• _Exercise prompt_: The output should consist solely of the line containing "From the scene" and the lines that follow it through the end of the data below.

Records from a collection
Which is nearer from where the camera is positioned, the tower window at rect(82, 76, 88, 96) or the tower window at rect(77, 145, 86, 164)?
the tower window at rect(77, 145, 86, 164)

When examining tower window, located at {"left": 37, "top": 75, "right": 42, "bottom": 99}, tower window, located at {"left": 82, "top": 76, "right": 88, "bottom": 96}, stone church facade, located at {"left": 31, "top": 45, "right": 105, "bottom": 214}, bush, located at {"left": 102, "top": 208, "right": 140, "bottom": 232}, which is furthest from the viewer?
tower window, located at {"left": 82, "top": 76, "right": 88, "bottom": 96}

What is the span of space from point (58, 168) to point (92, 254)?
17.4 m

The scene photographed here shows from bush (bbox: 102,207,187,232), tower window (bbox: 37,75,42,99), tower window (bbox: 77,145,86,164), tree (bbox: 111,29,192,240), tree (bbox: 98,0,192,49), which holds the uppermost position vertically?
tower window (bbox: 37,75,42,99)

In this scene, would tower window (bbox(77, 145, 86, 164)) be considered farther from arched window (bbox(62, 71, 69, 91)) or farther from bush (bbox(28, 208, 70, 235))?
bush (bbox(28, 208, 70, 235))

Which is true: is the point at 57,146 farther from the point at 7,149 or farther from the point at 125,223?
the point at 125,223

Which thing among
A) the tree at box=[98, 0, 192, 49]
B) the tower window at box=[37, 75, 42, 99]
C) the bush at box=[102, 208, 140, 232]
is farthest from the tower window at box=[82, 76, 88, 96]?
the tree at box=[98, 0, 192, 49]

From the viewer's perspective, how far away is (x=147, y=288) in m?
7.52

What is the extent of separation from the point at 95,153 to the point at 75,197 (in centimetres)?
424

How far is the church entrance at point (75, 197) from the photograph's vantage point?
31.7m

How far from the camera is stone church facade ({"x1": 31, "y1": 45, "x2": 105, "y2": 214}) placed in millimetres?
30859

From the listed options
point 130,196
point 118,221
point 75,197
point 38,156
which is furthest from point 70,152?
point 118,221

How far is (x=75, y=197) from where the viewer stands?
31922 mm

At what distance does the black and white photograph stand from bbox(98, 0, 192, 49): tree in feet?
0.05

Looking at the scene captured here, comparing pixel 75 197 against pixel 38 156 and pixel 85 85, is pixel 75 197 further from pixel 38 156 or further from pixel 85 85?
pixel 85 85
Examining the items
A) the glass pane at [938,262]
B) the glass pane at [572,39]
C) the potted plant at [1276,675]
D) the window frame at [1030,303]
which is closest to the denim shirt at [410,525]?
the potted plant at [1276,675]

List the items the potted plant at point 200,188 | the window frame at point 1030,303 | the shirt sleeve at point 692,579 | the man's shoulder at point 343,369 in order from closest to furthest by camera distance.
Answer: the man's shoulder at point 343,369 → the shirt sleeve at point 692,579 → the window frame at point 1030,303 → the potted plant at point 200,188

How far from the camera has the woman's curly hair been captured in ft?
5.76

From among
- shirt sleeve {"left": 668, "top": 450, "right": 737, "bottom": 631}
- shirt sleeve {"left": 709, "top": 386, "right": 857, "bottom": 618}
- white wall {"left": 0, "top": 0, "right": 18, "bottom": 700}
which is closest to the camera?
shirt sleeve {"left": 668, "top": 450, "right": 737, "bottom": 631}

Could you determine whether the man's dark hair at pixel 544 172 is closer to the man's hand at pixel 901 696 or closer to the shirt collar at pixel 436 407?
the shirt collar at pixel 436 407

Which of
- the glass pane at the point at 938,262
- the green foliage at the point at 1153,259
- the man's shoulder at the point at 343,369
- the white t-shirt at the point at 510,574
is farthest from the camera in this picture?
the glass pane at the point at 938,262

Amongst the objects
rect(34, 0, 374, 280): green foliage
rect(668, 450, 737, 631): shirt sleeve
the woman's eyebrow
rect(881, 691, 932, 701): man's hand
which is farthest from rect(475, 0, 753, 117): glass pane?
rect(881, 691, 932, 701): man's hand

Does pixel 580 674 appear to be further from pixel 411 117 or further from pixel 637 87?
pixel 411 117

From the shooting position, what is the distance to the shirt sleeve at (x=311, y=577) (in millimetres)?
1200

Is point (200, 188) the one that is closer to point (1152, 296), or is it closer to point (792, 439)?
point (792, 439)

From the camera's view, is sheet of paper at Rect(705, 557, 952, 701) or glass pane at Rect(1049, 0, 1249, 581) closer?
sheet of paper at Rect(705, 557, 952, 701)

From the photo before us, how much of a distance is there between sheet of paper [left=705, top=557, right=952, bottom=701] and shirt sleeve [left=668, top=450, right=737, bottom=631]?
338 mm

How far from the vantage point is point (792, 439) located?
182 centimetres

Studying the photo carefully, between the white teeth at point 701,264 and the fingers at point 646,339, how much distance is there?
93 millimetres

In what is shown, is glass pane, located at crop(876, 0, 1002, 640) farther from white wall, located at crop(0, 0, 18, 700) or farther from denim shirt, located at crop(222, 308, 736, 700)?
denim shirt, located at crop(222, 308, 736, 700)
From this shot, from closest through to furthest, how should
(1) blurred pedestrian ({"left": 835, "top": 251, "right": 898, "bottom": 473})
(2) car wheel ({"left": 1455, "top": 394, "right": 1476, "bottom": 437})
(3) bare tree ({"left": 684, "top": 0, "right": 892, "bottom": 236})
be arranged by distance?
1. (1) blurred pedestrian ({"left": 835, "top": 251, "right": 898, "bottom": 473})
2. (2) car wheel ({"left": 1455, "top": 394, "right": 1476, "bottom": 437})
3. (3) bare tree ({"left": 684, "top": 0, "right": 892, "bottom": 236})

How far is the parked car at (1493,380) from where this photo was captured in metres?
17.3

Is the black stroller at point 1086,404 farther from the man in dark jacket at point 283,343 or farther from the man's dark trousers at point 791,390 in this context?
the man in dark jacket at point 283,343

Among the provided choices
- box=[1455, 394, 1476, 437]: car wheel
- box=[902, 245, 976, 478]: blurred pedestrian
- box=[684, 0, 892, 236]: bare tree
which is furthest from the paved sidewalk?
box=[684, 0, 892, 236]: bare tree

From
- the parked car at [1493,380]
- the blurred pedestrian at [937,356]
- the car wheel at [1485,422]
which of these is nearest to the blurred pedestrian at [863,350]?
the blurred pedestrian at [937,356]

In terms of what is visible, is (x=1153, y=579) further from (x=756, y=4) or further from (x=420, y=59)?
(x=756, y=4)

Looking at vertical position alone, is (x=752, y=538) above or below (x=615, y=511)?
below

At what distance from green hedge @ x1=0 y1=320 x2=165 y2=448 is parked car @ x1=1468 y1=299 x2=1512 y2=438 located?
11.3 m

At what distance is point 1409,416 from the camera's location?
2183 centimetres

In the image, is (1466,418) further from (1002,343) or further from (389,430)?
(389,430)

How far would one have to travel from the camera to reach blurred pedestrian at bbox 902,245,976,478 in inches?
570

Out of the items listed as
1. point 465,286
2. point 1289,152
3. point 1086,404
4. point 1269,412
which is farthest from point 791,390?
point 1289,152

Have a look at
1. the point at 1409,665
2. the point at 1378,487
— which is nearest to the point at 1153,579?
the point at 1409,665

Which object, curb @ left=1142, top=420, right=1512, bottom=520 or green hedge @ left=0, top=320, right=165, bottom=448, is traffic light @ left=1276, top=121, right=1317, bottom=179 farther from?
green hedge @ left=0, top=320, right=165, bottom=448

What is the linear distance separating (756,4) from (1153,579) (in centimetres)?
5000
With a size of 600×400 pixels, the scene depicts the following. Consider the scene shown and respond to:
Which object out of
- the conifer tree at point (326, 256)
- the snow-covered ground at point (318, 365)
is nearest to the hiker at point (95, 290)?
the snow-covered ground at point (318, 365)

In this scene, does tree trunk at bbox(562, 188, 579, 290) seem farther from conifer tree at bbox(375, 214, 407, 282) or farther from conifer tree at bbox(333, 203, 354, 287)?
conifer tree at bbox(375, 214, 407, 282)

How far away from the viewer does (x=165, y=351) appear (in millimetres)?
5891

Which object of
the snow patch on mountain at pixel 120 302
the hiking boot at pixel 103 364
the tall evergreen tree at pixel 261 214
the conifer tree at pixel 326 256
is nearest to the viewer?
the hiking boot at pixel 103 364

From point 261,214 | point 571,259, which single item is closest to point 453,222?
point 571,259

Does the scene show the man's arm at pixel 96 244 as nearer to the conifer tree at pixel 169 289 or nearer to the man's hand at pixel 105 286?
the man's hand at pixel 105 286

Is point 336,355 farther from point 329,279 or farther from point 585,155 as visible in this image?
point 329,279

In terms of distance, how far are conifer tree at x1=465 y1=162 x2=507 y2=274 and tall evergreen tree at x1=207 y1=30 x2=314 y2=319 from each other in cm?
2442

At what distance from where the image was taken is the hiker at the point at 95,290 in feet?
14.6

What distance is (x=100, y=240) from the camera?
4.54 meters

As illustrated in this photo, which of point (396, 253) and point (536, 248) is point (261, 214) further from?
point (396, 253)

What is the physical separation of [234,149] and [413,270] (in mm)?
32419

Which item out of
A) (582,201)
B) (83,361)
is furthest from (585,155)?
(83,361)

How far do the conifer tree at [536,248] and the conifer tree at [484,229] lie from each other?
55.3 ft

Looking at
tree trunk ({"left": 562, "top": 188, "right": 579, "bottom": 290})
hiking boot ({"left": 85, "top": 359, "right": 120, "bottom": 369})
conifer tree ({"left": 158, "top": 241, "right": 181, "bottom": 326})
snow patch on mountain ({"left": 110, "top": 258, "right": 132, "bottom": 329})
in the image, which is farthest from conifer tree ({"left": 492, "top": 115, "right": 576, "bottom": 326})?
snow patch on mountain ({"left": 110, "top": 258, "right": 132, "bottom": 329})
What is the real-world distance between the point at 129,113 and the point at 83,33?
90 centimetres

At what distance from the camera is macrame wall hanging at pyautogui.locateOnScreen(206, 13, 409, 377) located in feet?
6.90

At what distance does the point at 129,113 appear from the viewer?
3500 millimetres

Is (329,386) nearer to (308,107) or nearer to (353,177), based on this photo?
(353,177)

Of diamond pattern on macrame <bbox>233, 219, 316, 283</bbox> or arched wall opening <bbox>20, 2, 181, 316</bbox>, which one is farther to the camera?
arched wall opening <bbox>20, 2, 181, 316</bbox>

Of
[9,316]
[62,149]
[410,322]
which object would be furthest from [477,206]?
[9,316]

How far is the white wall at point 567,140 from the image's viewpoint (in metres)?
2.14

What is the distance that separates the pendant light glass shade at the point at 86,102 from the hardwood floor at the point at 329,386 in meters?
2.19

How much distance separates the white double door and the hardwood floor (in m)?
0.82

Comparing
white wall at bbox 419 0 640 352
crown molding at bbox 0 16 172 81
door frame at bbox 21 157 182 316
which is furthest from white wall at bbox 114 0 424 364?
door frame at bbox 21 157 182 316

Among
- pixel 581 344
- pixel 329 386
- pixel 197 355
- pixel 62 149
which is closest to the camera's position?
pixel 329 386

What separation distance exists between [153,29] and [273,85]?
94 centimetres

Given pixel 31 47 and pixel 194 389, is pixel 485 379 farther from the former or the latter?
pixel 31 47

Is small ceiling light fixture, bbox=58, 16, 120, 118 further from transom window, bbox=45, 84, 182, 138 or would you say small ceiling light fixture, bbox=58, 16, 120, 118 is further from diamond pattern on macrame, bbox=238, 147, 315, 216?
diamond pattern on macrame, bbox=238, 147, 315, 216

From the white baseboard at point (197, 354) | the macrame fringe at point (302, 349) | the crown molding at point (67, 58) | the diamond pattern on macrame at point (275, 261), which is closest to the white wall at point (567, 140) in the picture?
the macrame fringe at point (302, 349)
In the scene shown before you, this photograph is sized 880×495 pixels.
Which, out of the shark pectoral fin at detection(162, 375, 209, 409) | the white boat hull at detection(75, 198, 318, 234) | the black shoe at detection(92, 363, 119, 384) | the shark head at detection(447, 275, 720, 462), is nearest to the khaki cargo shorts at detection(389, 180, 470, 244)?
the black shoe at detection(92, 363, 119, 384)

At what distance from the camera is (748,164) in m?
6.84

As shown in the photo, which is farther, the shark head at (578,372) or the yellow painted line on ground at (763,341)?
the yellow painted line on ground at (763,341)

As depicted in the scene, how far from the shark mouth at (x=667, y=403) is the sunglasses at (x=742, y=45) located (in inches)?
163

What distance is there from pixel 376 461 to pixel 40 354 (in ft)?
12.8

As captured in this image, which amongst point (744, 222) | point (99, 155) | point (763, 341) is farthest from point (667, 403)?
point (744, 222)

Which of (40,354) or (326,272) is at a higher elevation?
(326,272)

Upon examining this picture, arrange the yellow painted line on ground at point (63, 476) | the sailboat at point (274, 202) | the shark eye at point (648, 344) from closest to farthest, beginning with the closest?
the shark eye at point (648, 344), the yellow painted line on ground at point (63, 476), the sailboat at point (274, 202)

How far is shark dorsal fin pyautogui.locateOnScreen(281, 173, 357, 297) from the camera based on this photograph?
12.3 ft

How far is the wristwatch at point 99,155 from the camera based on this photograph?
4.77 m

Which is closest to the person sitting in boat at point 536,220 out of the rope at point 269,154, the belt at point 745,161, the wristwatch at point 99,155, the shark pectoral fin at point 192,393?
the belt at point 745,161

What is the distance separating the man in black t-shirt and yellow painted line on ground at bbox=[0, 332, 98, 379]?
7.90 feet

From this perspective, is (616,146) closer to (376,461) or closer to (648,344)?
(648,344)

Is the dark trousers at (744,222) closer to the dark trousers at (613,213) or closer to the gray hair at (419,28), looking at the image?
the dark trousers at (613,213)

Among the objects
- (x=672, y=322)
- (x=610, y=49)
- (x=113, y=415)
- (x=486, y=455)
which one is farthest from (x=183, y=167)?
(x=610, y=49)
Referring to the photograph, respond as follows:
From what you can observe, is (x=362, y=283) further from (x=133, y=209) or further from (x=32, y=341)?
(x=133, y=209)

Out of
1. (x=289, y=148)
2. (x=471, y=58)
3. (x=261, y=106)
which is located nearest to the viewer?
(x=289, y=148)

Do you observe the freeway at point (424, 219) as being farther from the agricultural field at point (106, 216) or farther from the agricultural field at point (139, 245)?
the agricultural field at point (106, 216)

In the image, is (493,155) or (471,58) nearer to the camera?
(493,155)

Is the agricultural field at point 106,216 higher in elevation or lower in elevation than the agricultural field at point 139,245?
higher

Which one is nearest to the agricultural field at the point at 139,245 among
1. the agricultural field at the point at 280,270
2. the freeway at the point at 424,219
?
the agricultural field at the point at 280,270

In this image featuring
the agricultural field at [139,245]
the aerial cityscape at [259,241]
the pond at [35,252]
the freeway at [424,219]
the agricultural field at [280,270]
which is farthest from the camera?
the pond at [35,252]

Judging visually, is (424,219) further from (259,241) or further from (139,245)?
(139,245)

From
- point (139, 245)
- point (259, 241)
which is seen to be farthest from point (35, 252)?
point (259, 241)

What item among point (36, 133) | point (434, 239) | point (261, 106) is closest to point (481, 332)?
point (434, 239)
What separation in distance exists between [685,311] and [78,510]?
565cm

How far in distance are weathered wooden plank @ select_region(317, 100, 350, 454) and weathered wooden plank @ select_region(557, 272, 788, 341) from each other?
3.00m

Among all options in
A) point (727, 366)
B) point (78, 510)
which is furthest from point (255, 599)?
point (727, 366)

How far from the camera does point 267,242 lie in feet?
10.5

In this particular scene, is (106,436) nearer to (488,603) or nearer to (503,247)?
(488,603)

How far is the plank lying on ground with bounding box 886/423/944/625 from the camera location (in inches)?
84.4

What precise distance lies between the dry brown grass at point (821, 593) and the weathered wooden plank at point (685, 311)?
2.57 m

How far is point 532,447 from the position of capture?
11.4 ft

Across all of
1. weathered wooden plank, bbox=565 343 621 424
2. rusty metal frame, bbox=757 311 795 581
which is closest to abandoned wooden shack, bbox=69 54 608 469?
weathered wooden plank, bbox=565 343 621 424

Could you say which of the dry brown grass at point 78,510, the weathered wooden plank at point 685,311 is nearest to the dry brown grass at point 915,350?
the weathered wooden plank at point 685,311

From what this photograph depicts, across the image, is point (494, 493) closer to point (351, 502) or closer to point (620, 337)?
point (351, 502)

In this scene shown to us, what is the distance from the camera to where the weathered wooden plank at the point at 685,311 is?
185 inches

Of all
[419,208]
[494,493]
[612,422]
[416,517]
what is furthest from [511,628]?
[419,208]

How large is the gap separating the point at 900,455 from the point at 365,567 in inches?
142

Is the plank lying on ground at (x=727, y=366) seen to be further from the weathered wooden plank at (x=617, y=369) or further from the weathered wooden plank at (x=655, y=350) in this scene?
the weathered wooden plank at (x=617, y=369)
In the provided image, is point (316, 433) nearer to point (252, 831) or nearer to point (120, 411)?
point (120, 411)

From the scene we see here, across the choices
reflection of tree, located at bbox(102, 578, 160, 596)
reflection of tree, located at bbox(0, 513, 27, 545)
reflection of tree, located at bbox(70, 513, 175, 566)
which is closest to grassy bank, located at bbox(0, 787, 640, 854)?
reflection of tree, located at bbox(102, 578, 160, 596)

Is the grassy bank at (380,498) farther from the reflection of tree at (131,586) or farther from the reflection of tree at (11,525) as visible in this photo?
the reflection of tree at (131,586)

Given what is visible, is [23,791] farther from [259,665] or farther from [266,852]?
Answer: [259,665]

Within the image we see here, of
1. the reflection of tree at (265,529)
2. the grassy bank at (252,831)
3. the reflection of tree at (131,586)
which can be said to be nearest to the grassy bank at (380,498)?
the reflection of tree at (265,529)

• _Finished answer_:
From the scene we see here, across the choices
reflection of tree, located at bbox(102, 578, 160, 596)
reflection of tree, located at bbox(0, 513, 27, 545)
reflection of tree, located at bbox(70, 513, 175, 566)
which is closest to grassy bank, located at bbox(0, 787, 640, 854)?
reflection of tree, located at bbox(102, 578, 160, 596)

Is the grassy bank at (380,498) farther from the reflection of tree at (131,586) or farther from the reflection of tree at (11,525) as visible in this photo?
the reflection of tree at (131,586)

Given what is visible, is [23,791] farther from [259,665] or farther from [266,852]?
Answer: [259,665]

Within the image we see here, of
1. the reflection of tree at (265,529)
2. the grassy bank at (252,831)
3. the reflection of tree at (131,586)
which can be said to be nearest to the grassy bank at (380,498)?
the reflection of tree at (265,529)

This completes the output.